Single by the B-52's

from the album Wild Planet
- Released: July 1980
- Recorded: April 1980
- Studio: Compass Point (Nassau, Bahamas)
- Genre: New wave; post-punk;
- Length: 3:52
- Label: Island; Warner Bros.;
- Songwriters: Fred Schneider; Ricky Wilson; Keith Strickland; Cindy Wilson;
- Producers: Rhett Davies; the B-52's;

The B-52's singles chronology
| "Party Out of Bounds" (1980) | "Give Me Back My Man" (1980) | "Legal Tender" (1983) |

Official audio
- "Give Me Back My Man" on YouTube

= Give Me Back My Man =

"Give Me Back My Man" is a song by the American rock band the B-52's. It was first released as a single in the UK and other countries in July 1980, and featured as the fourth track of their second studio album, Wild Planet, released in August 1980. The song is one of many solo vocal performances from Cindy Wilson in the band's earlier years.

== Critical reception ==
In a 1980 review, Record Mirror described "Give Me Back My Man" as "A web of musical intrigue ... Emotional vocals with a backdrop of instrumentation continually varying in texture. Quite good really." Trouser Press highlighted "Cindy Wilson's Patsy Cline-influenced singing." AllMusic said that the song "allows Cindy Wilson a unique opportunity to croon a broad, expressive melodic line." Mike Mills, bassist of R.E.M., named "Give Me Back My Man" when asked about his favourite music in 1991.

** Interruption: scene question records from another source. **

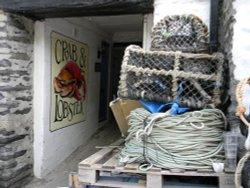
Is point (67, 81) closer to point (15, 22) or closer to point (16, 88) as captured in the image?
point (16, 88)

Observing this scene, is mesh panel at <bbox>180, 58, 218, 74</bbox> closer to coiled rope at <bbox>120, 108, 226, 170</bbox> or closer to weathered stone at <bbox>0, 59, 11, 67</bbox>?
coiled rope at <bbox>120, 108, 226, 170</bbox>

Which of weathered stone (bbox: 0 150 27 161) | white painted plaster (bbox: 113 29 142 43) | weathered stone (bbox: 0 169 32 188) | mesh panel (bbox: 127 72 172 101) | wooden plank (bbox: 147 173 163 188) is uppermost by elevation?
white painted plaster (bbox: 113 29 142 43)

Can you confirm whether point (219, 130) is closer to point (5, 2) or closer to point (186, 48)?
point (186, 48)

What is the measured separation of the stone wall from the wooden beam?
0.21m

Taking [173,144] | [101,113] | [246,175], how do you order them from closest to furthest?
[246,175]
[173,144]
[101,113]

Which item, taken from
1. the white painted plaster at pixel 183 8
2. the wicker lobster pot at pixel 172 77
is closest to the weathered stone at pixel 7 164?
the wicker lobster pot at pixel 172 77

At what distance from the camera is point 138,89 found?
6.91 ft

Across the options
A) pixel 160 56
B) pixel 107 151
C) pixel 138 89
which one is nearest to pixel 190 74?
pixel 160 56

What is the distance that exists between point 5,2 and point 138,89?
2.10 meters

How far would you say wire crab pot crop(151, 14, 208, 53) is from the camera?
2238 mm

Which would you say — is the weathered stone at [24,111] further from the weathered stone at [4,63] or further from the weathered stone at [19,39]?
the weathered stone at [19,39]

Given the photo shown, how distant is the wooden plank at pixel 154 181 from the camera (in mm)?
1817

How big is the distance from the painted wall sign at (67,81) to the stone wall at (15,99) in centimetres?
38

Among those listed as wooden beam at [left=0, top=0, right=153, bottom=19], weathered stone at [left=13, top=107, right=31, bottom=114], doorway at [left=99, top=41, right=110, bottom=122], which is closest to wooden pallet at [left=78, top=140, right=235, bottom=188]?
wooden beam at [left=0, top=0, right=153, bottom=19]
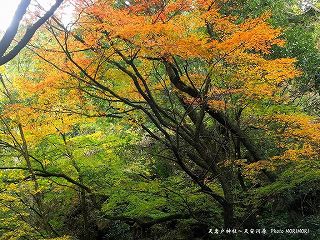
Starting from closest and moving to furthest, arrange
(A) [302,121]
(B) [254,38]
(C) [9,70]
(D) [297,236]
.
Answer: (B) [254,38] → (A) [302,121] → (D) [297,236] → (C) [9,70]

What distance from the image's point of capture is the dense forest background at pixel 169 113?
6.02 metres

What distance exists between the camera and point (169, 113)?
8.52 metres

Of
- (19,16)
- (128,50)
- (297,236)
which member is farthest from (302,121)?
(19,16)

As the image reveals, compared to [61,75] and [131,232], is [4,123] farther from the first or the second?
[131,232]

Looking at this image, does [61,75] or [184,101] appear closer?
[61,75]

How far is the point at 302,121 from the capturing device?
7.35 m

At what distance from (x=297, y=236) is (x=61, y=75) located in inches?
270

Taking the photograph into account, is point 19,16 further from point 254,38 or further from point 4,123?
point 4,123

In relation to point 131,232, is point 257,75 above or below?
above

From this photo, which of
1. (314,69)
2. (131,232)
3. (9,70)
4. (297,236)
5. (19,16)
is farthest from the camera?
(131,232)

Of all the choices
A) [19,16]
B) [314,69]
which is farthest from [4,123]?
[314,69]

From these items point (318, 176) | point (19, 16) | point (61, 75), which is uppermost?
point (61, 75)

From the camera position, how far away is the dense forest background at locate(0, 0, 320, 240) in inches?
237

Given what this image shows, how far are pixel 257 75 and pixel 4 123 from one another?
20.4 ft
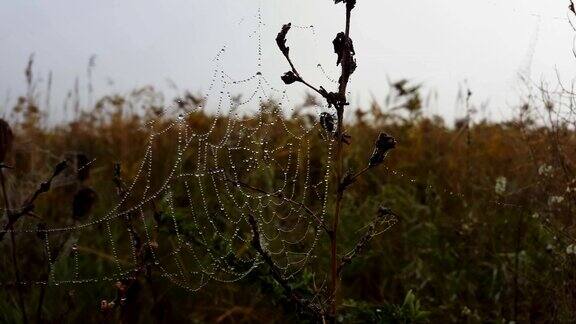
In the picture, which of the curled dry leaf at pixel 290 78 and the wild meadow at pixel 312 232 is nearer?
the curled dry leaf at pixel 290 78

In the 2023 book The Story of the B-52s, Scott Creney and Brigette Herron wrote: "A processed swooshing guitar swells up at the beginning of each verse, and the mix is littered with electronic popping sounds. The unnatural compression on Keith's drums and the layers of Cindy's voice over the outro conspire to create an otherworldly ambience." They claimed that Give Me Back My Man' hits even harder than 'Dance This Mess Around', its 'heartbroken Cindy' counterpart from the previous album."

== Releases ==
"Give Me Back My Man" was released as the second single from the album Wild Planet in 1980. A remixed version was released as a single from Party Mix! in 1981.

== Live performances ==
"Give Me Back My Man" was a staple in the B-52's' concerts in the 1980s and was usually one of the first few songs played. Early on, it was played mostly as it was on the record, with Schneider adding glockenspiel. After the release of the Party Mix! album in 1981, the band performed "Give Me Back My Man" and others in the extended style in which they were presented on that album. The song was re-integrated into the set of the B-52's' 2008 Funplex tour.

== Track listing ==
- Original release
1. "Give Me Back My Man" – 3:52
2. "Give Me Back My Man" – 3:42 (instrumental)

- Remix
3. "Give Me Back My Man"
4. "Party Out Of Bounds (Instrumental Version)"

== Chart performance ==
The song charted on the U.S. Hot Dance Club Play chart along with album track "Party Out of Bounds" and prior single "Private Idaho", reaching number five (chart rules at the time allowed multiple album tracks to occupy the same position together). Released as a single in the UK, it hit number sixty-one on the UK Singles Chart.

== "Weird Al" Yankovic version ==
The main melody of "Give Me Back My Man" was incorporated into the "Weird Al" Yankovic song "Mr. Popeil" from the studio album "Weird Al" Yankovic in 3-D (1984), along with female backing vocals that imitate some of the mannerisms of Kate Pierson and Cindy Wilson.